Back in the heyday of vaudeville, Benjamin Franklin Keith promised the Roman Catholic archdiocese of Boston that he would only stage “clean” entertainment.
For an otherwise plodding businessman, it was a very smart move.
Keith and his partners – including his devoutly Catholic wife – built a vaudeville empire with the early financial backing of the Roman Catholic Church. At a time when vaudeville dominated popular culture, the Keith enterprise dominated vaudeville.
Anyone who trod the boards in one of Keith’s many theatres had to abide by a code of conduct. Performers who later used risqué material – such as Mae West, W. C. Fields, the Marx Brothers and Fanny Brice – would be blacklisted if they broke Keith’s rules. A sign posted backstage in his theatres made that clear:
Don’t say ‘slob’ or ‘son of a gun’ or ‘hully gee’ on the stage unless you want to be canceled peremptorily. Do not address anyone in the audience in any manner. If you do not have the ability to entertain Mr. Keith’s audience without risk of offending them, do the best you can… if you are guilty of uttering anything sacrilegious or even suggestive you will be immediately closed and will never again be allowed in a theatre where Mr. Keith is in authority.
Another word that could end a career: ‘Pants.’ ‘Trousers’ was the preferred term.

*STATED EXERCISE 1*: In the account of Keith's vaudeville theatres, which word was preferred over "pants"?
*STATED EXERCISE 2*: Condense the paragraph of the vaudeville account that opens "Keith and his partners" into a single shorter sentence that keeps its main facts.
*STATED EXERCISE 3*: Carry on the account of Keith's vaudeville code of conduct from its final sentence.

*SOURCE DATA*:
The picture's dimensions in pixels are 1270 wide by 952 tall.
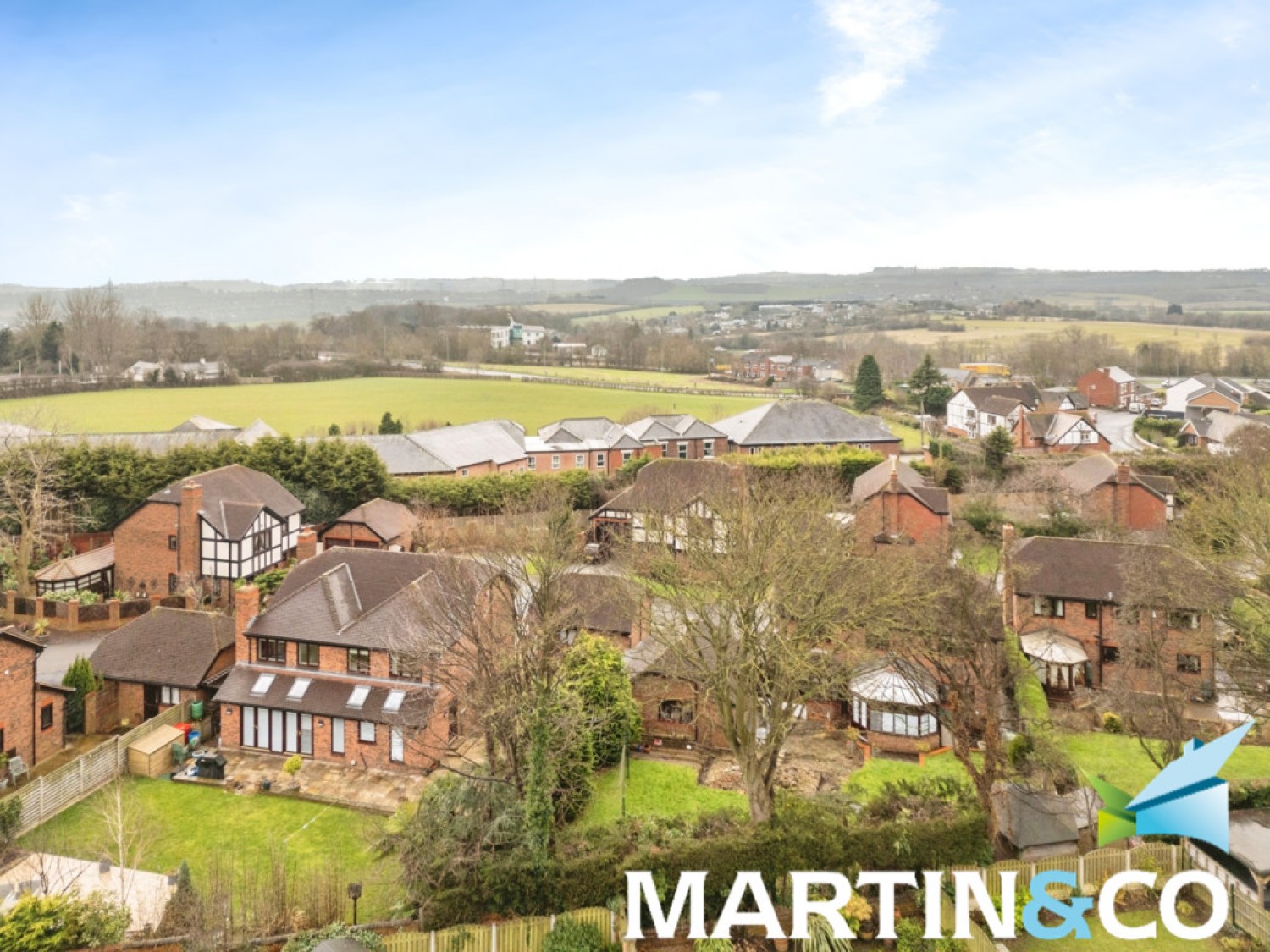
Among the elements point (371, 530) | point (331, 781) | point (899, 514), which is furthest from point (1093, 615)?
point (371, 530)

*EXERCISE RESPONSE 1*: "Trousers."

*EXERCISE RESPONSE 2*: With early funding from the Roman Catholic Church, Keith, his partners and his devoutly Catholic wife built a vaudeville empire that dominated vaudeville when vaudeville dominated popular culture.

*EXERCISE RESPONSE 3*:
Benjamin Franklin Keith
Benjamin Franklin Keith was born in Hillsboro Bridge, N.H., on Jan 26, 1846, the youngest of eight children. He left home to join the circus, exactly when is unclear. After he rose to fame and fortune, his biographies obscured his early years in circus sideshows and dime museums.
Sometime in the 1860s he got a job with Bunnell’s Museum in New York City, worked for a while with P.T. Barnum and then joined the Forepaugh Circus.
He moved to Providence and married Mary Catherine Branley in 1873. He made a living selling brooms. In the winter he took small traveling shows on the road and came home dead broke.
In 1883 came the turning point in Benjamin Franklin Keith’s life. Vaudeville historian Frank Cullen writes
B.F. Keith was a huckster who mostly worked circus sideshows and dime museums until, at age 37, he decided to settle in Boston and open a dime museum of his own.
He opened “The Gayety Museum” on Washington Street. For a dime you could see ‘Baby Alice,’ a 3-month-old infant said to weigh 1.5 lbs. Baby Alice grew healthier and fatter, so Keith had to replace her with new freak shows: Bornean ‘savages’, Siamese twins, pygmies, sword swallowers, a stuffed mermaid, a tattooed man, a chicken with a human face.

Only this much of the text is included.